Hypocrites Only Deceive Themselves
In the middle of verse 26 is says that a hypocrite deceives his own heart. Jesus, in Matthew 7, talked about many who would claim the right to enter heaven by certain works but the answer will be “depart from me, I never knew you.” Hypocrites do in fact deceive themselves but that’s about the only ones. It isn’t too hard to spot a fake; if you hang around someone for a while you learn who they really are. We cannot bluff our way into heaven.
Hypocrites do a Lot of Religious Things
At the beginning and end of verse 26 James refers to religious actions. Sure pretenders will do some good deeds, they have to in order to continue the ruse.
Hypocrites Hurt the Ones they Love
It is clearly understood that a hypocrite hurts themselves but all too often they hurt the ones they love as well. In the middle of verse 26 it talks about the evil speaking common with a hypocrite: this is going to affect all involved. Think about the family of this person: how about the mother and father, how do they feel? What kind of trouble will a hypocrite cause their family? Well, we have an example in scripture. In Joshua’s day there was a man called Achan who was a pretender that caused Israel to sin before God. When he was found out He, his family and even his flocks and possessions were destroyed and afterwards burned.
You might think, wow, that is pretty severe. What that should teach us is how detestable a hypocrite is in God’s eyes.
Hypocrites Hurt the Cause of Christ
When a person says they are a Christian their life is observed. Christians are supposed to be a good influence to those around them. Unfortunately a hypocrite will be a destructive influence. This gives the unsaved a reason to cast doubt on the worth of being a Christian. You might think there are many examples of good Christians that do give Christianity a good name, why do the unsaved use hypocrites as an excuse to reject God? I will try to answer that as best I can.
The bible tells us we are all born into sin. In this state, whether or not we want to accept it, Satan rules our thoughts. Our desires are not to do the right thing but rather our nature is to do the wrong thing. Satan, as he always does, gives excuses why the unsaved should not accept Jesus. When God deals with our heart we are exposed to the truth. The mind God created in us understands that what we are hearing is the truth. Here is where Satan comes in, he argues against the truth with any lie we will accept. When we are exposed to a hypocrite Satan will say something like “See there, Christianity is not real. You are just as good a person as they are.”

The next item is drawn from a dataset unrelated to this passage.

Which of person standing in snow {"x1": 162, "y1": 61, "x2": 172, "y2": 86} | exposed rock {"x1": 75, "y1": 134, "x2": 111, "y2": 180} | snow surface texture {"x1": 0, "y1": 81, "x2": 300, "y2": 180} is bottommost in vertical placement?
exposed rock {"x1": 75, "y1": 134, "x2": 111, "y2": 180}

Let me offer an observation, no one likes a hypocrite. Why then would an unsaved person reject Jesus because of a hypocrite and spend an eternity in hell? That doesn’t make any sense; that is where the hypocrites are going. Why would we let a fake decide where we will spend an eternity?
The whole lesson, until now, has been dedicated to a lifestyle of deception. James, in verse 27, will now contrast that with the gold standard. What should we expect from a real Christian? To have compassion for the less fortunate, to also be concerned about our own character, how we act, where we go, what we say, what we do, what we don’t do and even what we allow ourselves to think about. Is your Christianity fact or fiction?